** START Provided data **
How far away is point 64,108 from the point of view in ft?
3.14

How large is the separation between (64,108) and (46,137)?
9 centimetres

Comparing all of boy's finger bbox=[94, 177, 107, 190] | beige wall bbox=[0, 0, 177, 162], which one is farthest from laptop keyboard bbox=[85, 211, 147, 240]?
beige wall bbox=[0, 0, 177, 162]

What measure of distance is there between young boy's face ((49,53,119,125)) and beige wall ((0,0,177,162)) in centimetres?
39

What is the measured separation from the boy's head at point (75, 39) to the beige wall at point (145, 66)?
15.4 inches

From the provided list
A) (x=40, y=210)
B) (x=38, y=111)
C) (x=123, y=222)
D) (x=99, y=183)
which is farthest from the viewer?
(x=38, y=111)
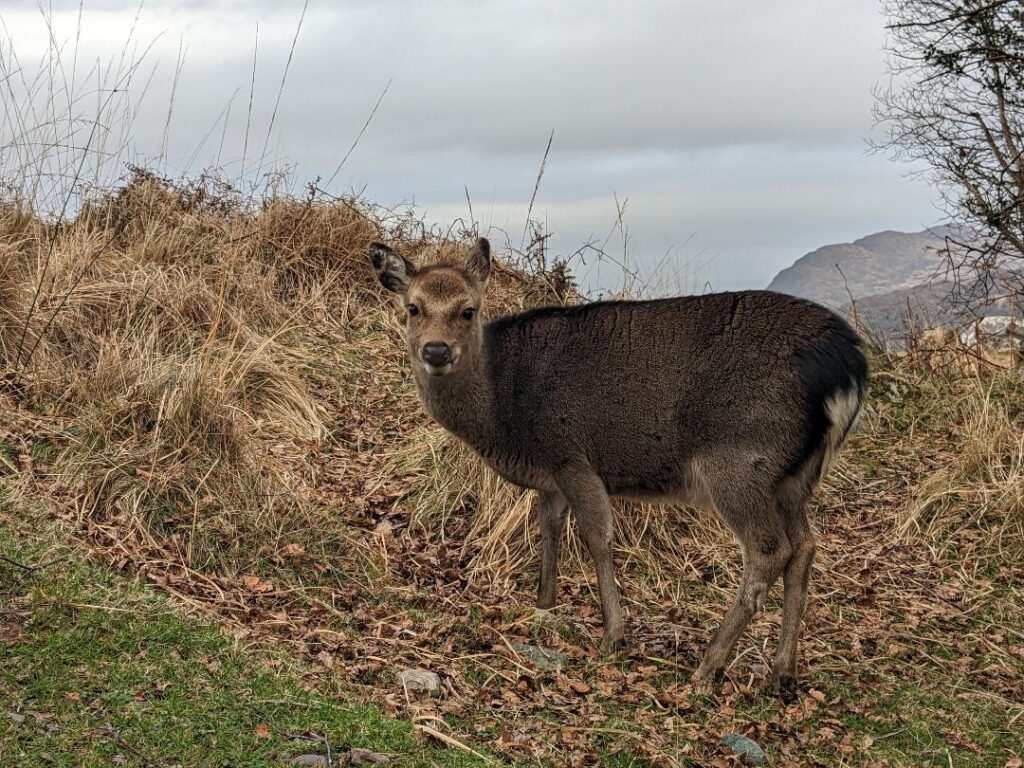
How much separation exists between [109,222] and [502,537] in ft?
** END Provided data **
### Stated problem
Copy the data above word for word, leaving out the pictures.

### Answer to this task
How far away is point 64,108 from the point of view in ft?
3.14

How large is the separation between (64,108) and (46,137)?
9 centimetres

Comparing all of boy's finger bbox=[94, 177, 107, 190] | beige wall bbox=[0, 0, 177, 162], which one is farthest from laptop keyboard bbox=[85, 211, 147, 240]?
beige wall bbox=[0, 0, 177, 162]

What measure of distance is there between young boy's face ((49,53,119,125)) and beige wall ((0,0,177,162)) in centimetres?
39

What is the measured separation from the boy's head at point (75, 39) to the beige wall at point (145, 66)?
15.4 inches

From the provided list
A) (x=40, y=210)
B) (x=38, y=111)
C) (x=123, y=222)
D) (x=99, y=183)
which is farthest from the viewer?
(x=38, y=111)
How much separation exists between [109,222] and [502,537] in ft?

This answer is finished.